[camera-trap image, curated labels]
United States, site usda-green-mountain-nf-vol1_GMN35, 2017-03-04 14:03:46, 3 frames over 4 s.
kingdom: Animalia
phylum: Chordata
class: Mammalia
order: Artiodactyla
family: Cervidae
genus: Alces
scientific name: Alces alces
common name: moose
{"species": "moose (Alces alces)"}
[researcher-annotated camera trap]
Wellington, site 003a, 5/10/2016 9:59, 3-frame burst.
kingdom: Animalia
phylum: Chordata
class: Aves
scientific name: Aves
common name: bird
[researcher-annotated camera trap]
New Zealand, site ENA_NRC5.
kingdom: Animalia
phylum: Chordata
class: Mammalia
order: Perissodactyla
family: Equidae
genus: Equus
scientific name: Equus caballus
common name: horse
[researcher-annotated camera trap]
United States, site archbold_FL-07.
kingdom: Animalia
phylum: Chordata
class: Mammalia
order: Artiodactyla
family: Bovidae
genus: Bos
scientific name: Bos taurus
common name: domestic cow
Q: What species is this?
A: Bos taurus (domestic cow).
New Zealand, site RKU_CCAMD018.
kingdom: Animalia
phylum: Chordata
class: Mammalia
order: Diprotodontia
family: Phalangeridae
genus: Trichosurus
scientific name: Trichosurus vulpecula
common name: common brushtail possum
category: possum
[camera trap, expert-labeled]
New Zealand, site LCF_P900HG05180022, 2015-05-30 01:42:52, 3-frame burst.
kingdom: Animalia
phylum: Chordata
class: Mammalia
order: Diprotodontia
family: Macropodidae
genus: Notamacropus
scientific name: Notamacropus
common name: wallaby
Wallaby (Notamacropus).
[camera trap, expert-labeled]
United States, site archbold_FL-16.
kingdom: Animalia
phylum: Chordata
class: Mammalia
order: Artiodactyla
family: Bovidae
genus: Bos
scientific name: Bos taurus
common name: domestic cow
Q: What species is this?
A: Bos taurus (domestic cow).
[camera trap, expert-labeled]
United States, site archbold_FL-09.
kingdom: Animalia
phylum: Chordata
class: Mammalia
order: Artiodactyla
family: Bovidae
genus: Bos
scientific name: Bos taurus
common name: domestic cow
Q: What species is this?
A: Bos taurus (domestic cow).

Problem - The word to find is "States". Copy every line of the data that holds it.

Solution to the problem -
United States, site usda-green-mountain-nf-vol1_GMN35, 2017-03-04 14:03:46, 3 frames over 4 s.
United States, site archbold_FL-07.
United States, site archbold_FL-16.
United States, site archbold_FL-09.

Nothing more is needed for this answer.